O Safra promoveu três trocas na carteira recomendada de small caps de setembro e outubro, mostra um relatório enviado a clientes nesta sexta-feira (18). Saem Marcopolo (POMO4), 3tentos (TTEN3) e Bradsaúde (SAUD3). Entram Cyrela (CYRE3), Copasa (CSMG3) e Inter&Co (INBR32).
Um ponto chama atenção na composição das saídas: em dois dos três casos, a tese de investimento continua de pé. O que mudou foi o horizonte de curto prazo.
Carteira recomendada

As três saídas
“Mantemos uma visão positiva para a tese da companhia, porém, o resultado do último trimestre e os dados divulgados mensalmente pela Fabus têm apontado para um cenário mais desafiador no curto prazo”, apontam os estrategistas do Safra Cauê Pinheiro, Yves Adam e Luana Nunes.
A Fabus é a associação que reúne os fabricantes de ônibus e divulga os números de produção do setor.

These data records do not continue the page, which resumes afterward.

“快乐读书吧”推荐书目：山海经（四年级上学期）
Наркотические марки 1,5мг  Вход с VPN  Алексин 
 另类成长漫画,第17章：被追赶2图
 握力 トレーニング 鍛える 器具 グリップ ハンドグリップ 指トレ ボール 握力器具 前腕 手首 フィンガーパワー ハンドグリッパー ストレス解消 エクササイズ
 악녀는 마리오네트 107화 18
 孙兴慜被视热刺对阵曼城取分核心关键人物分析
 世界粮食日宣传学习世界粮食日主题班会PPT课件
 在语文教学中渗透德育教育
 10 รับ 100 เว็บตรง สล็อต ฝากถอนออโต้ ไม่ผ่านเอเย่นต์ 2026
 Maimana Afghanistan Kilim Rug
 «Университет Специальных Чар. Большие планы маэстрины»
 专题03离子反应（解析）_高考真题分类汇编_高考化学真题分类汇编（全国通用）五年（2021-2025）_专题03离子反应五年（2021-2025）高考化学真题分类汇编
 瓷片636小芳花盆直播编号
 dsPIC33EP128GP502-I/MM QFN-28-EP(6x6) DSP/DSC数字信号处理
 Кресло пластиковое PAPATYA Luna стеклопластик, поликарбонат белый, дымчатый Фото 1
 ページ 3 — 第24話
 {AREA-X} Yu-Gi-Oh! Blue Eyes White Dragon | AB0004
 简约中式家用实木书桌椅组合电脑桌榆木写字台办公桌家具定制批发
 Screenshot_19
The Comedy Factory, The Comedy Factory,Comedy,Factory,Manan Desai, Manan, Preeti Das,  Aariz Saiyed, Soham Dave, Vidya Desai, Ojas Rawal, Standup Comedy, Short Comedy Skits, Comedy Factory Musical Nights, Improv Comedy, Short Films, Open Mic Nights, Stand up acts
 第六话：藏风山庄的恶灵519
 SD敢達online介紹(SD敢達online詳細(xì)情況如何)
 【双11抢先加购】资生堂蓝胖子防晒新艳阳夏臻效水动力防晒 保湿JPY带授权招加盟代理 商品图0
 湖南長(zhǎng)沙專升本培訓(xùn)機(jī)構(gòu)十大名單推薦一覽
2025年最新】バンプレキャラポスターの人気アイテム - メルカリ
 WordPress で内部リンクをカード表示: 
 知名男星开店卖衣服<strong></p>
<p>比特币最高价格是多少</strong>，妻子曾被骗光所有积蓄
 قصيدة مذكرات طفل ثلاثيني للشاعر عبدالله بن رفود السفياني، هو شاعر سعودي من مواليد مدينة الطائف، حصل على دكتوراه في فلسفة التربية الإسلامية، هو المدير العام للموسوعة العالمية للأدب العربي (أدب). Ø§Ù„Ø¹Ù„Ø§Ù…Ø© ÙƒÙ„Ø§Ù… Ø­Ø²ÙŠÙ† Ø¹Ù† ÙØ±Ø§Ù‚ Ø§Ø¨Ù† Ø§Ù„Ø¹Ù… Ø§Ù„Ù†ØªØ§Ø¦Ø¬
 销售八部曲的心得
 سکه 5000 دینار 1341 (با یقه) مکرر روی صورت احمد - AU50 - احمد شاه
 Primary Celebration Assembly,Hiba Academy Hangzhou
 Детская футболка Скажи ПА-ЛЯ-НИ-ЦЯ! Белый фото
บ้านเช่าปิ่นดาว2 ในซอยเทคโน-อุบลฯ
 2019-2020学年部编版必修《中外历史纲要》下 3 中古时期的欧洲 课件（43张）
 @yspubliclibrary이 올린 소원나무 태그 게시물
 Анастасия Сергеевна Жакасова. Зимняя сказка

No caso da 3tentos, o argumento é diferente. Depois de resultados mais fracos no segundo trimestre, o banco enxerga espaço limitado para recuperação das ações no curto e no médio prazo, sobretudo diante do quadro ainda adverso para o agronegócio brasileiro.
“Apesar de permanecermos construtivos com a tese de investimento e avaliarmos positivamente a recente fusão, a necessidade de uma oferta de ações para atender aos requisitos mínimos de free float e liquidez reduz a atratividade do papel no curto prazo”, registra o banco sobre a Bradsaúde.
Free float é a parcela das ações em circulação no mercado, e a bolsa exige um mínimo para manter a listagem.

Construção civil e saneamento entram
A Cyrela chega apoiada nas prévias operacionais do terceiro trimestre. O banco espera que a companhia se destaque entre as construtoras, com vendas impulsionadas pelo lançamento do Heritage Riviera, que já tem mais de 60% das unidades comercializadas.
Há ainda uma segunda perna na tese. A operação de baixa renda, tocada pela Vivaz, deve mostrar melhora de rentabilidade, o que o Safra considera um vetor adicional de valor.
“Gostamos da companhia pela expectativa de captura de ganhos de eficiência e redução de custos agora após sua privatização, além do potencial de melhoria em sua estrutura de capital e das oportunidades de expansão por meio da adição de novos contratos no segmento de esgoto”, diz o banco sobre a Copasa.
A companhia cumpre ainda uma função técnica na carteira: como é o ativo de maior peso no índice, funciona como âncora de indexação ao referencial.

A aposta de maior convicção
O Inter&Co é apresentado como a maior oportunidade de reprecificação do setor financeiro na leitura do banco. O argumento combina o patamar atual de valuation com a meta de rentabilidade entre 26% e 30% para 2029 divulgada pela instituição.
“Trata-se, principalmente, de uma tese de execução operacional, baseada na expectativa de crescimento da carteira de crédito com manutenção de níveis controlados de inadimplência”, projeta o Safra.
Os múltiplos negociados hoje, inferiores aos dos grandes bancos, completam o raciocínio e sustentam o ponto de entrada considerado atrativo.